Now, as to the supposed injustice of it being easier for those born into a Christian culture to come to knowledge of, and commitment to, Jesus Christ, this is probably true. Christ came to rescue all humanity and open the way to God for all people, yes, but he did this knowing that many people (and cultures) would reject him. If that seems "unfair" to our modern (and perverse) cultural lenses, who ever claimed fairness (in our modern sense) to be a divine attribute? We claim that God is just, and justice for the guilty means death. Death means separation from God and hell. That is what everyone deserves. God would have been perfectly just to leave us in our death. Anything humanity is given that is greater than death and hell for all is an act of Grace. Something no one deserves, but which you may either accept or reject.

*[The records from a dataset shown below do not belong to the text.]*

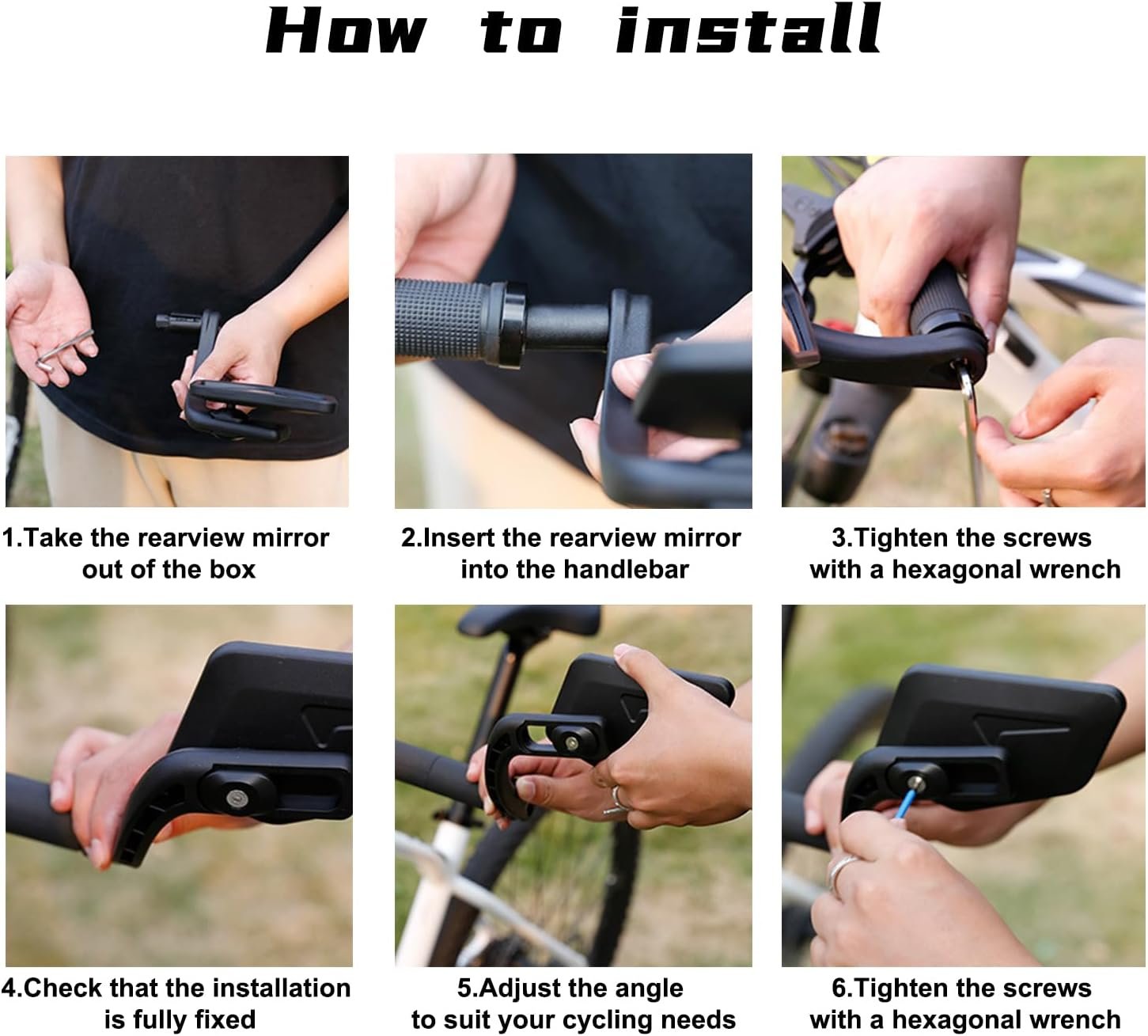 How to install

1.Take the rearview mirror out of the box

2.Insert the rearview mirror into the handlebar

3.Tighten the screws with a hexagonal wrench

4.Check that the installation is fully fixed

5.Adjust the angle to suit your cycling needs

6.Tighten the screws with a hexagonal wrench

The fact that God seems to make the conditions for following him "easier" for certain peoples isn't exactly inconsistent with his character as revealed in the Bible or as understood by Christian doctrine. The God of the Old Testament was the God of Israel, His chosen people, to the exclusion of the other peoples of the world. God also annihilated human life on the whole planet except for Noah and his family. While we may find this act more palatable because Noah was a relatively righteous man in a wicked world, he was still a sinner whom God could have also justly eliminated. But God had mercy on him. The situation is no different from today, only it isn't a "relative goodness" or a "smaller wickedness" that Christians possess, as Noah did, but a perfect righteousness that is imputed to Christians via Christ's substitutionary work of atonement on the cross. The sins of those who trust in Christ are washed by His blood and they are made new in His resurrection. Not because they were born into the right culture, but because they placed their faith in Him and accepted the only salvation available to the guilty. And this way is open to all the people of Earth.

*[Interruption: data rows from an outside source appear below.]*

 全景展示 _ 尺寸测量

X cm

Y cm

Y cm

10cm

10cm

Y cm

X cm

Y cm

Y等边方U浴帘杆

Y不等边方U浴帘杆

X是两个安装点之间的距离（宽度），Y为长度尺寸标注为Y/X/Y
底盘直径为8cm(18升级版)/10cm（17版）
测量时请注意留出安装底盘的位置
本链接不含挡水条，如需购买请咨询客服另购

Whether or not one accepts the truth of this narrative, the question that's pertinent here is whether or not it makes sense to impugn God's character as unjust or unrighteous. If it did, then that would be a legitimate objection to a faith that claims that God is just and righteous. And this was Harris' point; if the God of the Bible is real, then He is "unjust" or (really) "unfair", because the God of the Bible doesn't fit our modern American model of fairness. He had a chosen people, and even when He graciously opened the way for all people to Him, it's still a truth that is easier for some to accept than others. Shouldn't he make it equally easy or difficult, to be fair? And if He claims to be just and righteous but isn't (again, according to our faulty model of what it means to be just and righteous), then He either isn't actually real after all, or He isn't worthy of our allegiance because He's discriminatory (and a discriminatory God is unacceptable to our cultural tastes).

Once the objection is seen for what it is, it carries no weight whatsoever against the truth or consistency of Christian belief, although one could see how it might resonate with the values of our culture. If God were actually "playing favorites", that would be his prerogative and we would have no legitimate complaint against it as we deserve nothing but death. But, viewed in the correct light, there's no reason to conclude that anyone is ever treated unjustly, even granting that people born in certain cultures will more readily accept Christ, and others will more readily reject Him.

Our God is a discriminating God. There are things that delight Him and things He finds abhorrent. He bestows blessings and curses. He has a people. He has a Kingdom. He has standards. We all fall short of those standards and must either accept or reject His Gracious offer of Christ's blood as a means of reconciliation. Being born into the "wrong" culture is no excuse.